> _TASK INPUTS_
◇ ◇ ◇ ◇ ◇ ◇ ◇

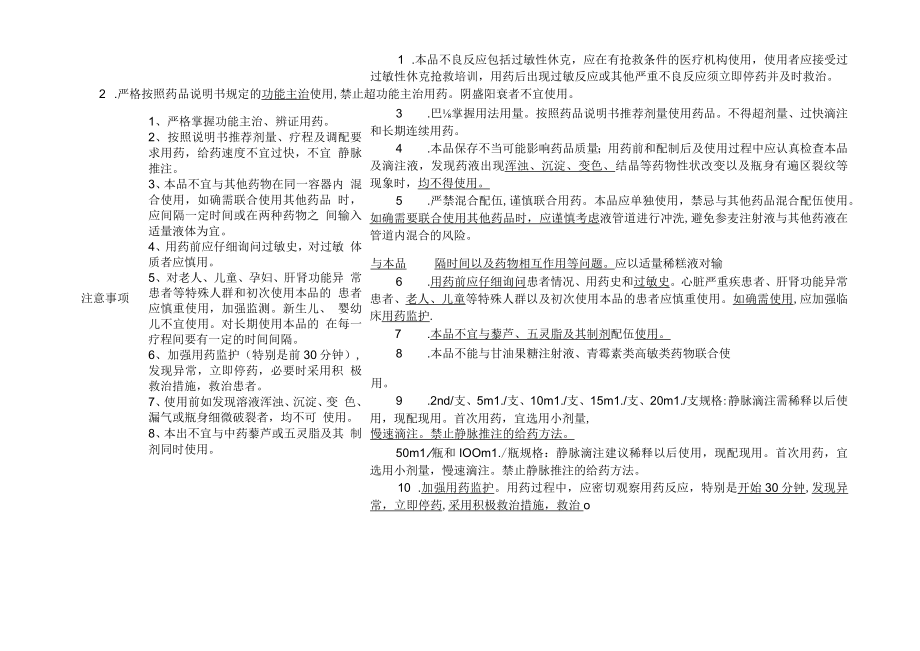 参麦注射液说明书修改前后对比及依据.docx_第2页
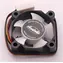 Acutake ACU-FAN30 / Ventilátor / 30 mm / 10000 ot./min. / 19,5 dB / 3pin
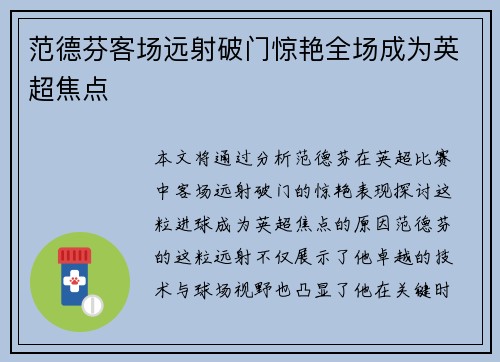范德芬客场远射破门惊艳全场成为英超焦点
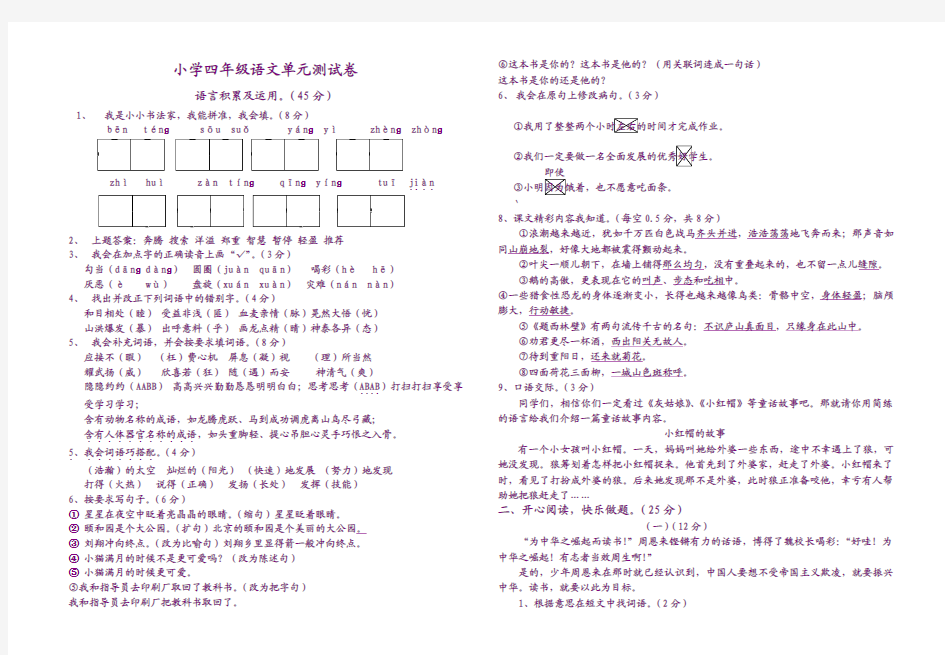 新西师版小学四年级上册语文期末试卷一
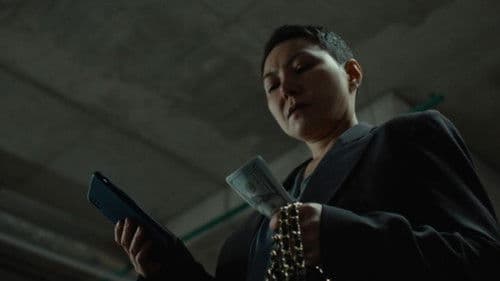 Игроманка Bild 1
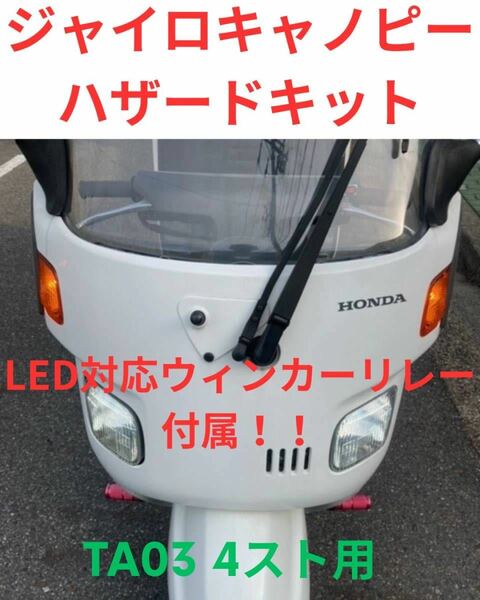 TA03 4スト ジャイロキャノピー　ハザード用ハーネスセット　LED ウインカー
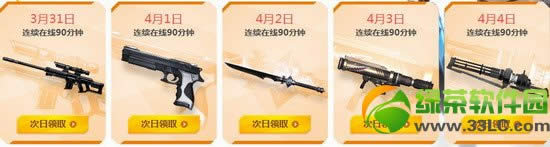 ǹ���ÿ���������������ַ �����ܶ�Ա�������������ַ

◇ ◇ ◇ ◇ ◇ ◇ ◇

> _TASK OBJECTIVE_
Reproduce the lines above word for word, leaving out the pictures.

> _WRITTEN RESPONSE_
 参麦注射液说明书修改前后对比及依据.docx_第2页
 Acutake ACU-FAN30 / Ventilátor / 30 mm / 10000 ot./min. / 19,5 dB / 3pin
范德芬客场远射破门惊艳全场成为英超焦点
 新西师版小学四年级上册语文期末试卷一
 Игроманка Bild 1
 TA03 4スト ジャイロキャノピー　ハザード用ハーネスセット　LED ウインカー
 ǹ���ÿ���������������ַ �����ܶ�Ա�������������ַ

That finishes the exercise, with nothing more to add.